= EXERCISE =
Exactly the lines from the one holding "Provide list of" through the final line of the data are wanted, copied as written.

--------

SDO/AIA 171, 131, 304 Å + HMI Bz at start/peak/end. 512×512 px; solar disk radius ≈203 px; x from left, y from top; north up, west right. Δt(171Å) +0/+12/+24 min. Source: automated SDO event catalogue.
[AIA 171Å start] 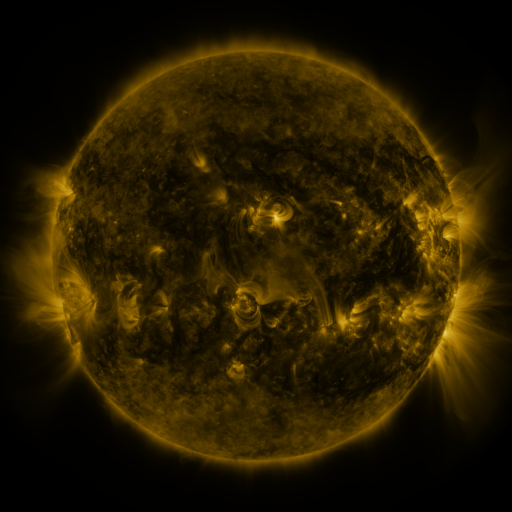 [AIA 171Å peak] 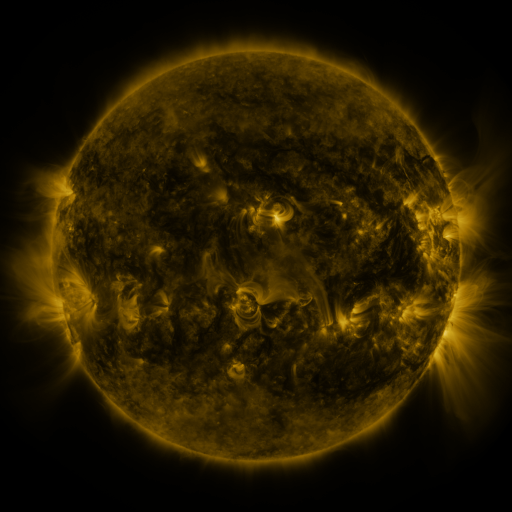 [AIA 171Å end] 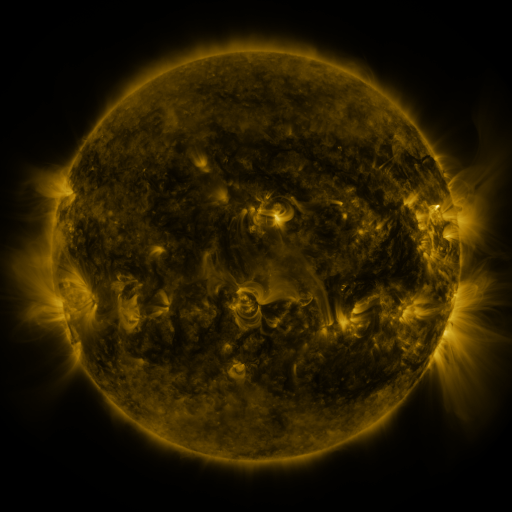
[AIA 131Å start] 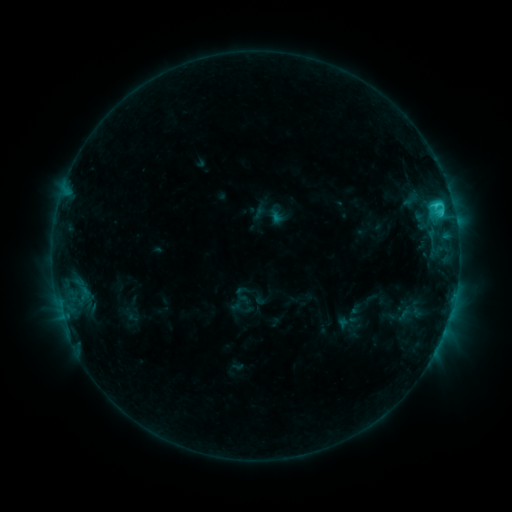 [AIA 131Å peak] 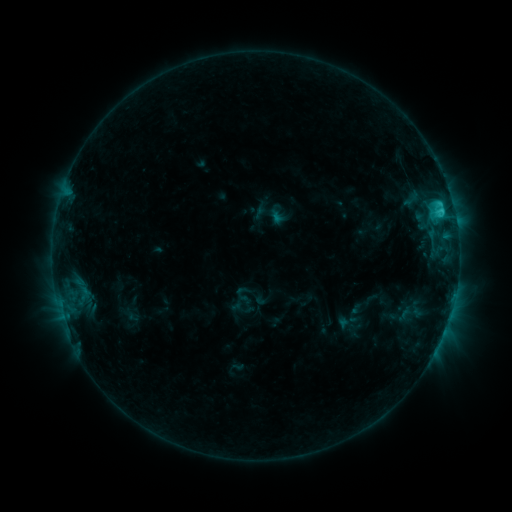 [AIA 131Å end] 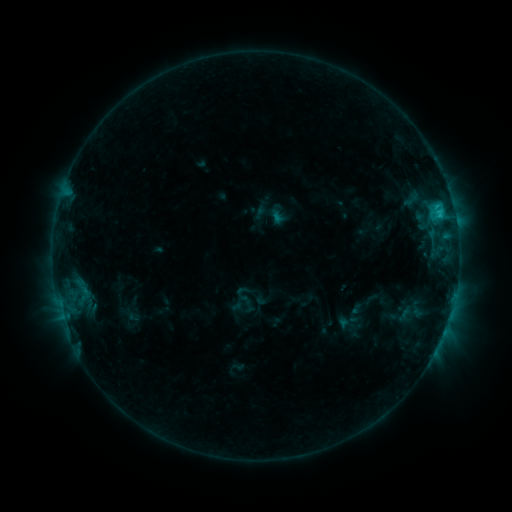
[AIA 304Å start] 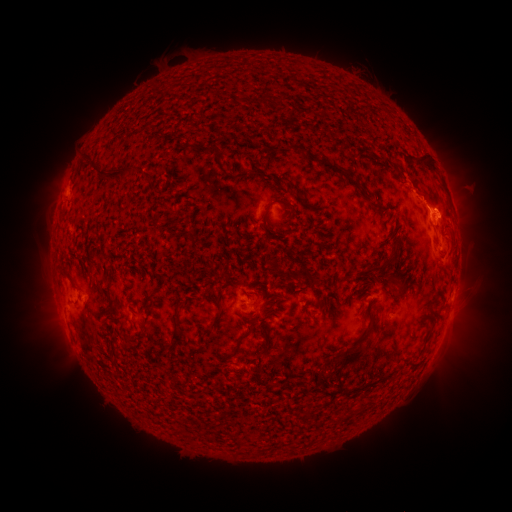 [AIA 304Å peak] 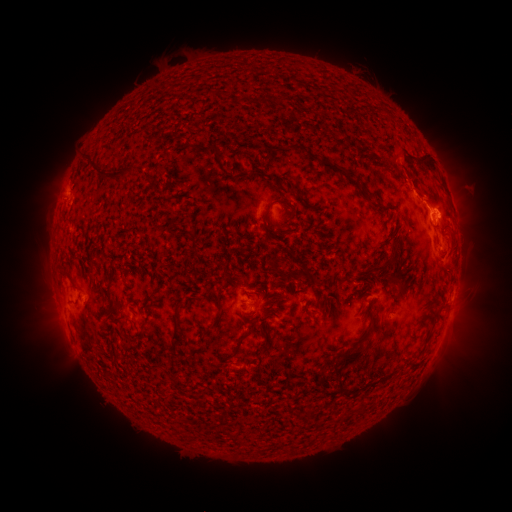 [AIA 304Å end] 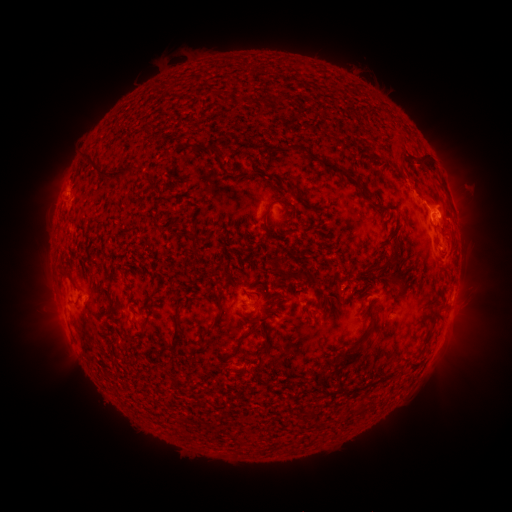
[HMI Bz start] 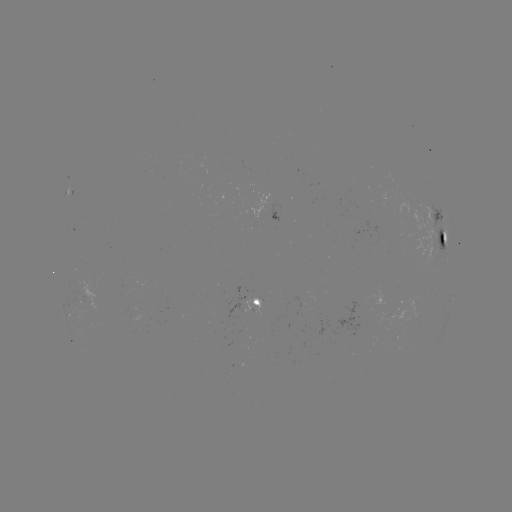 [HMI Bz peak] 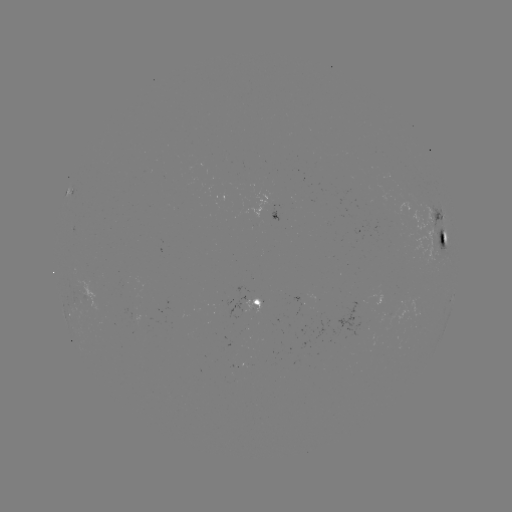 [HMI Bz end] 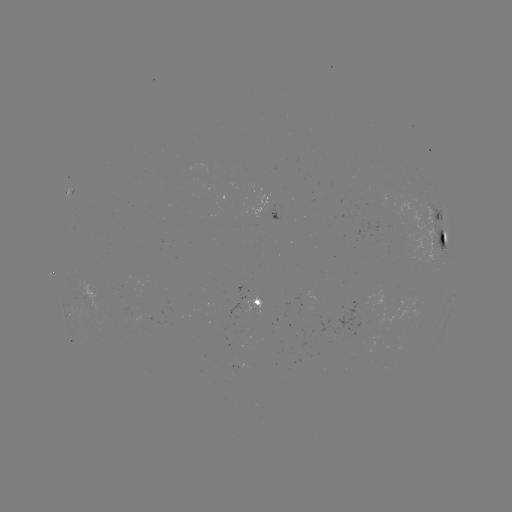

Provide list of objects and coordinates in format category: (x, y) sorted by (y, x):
eruption: (409, 169)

--------

= YOUR SOLUTION =
Provide list of objects and coordinates in format category: (x, y) sorted by (y, x):
eruption: (409, 169)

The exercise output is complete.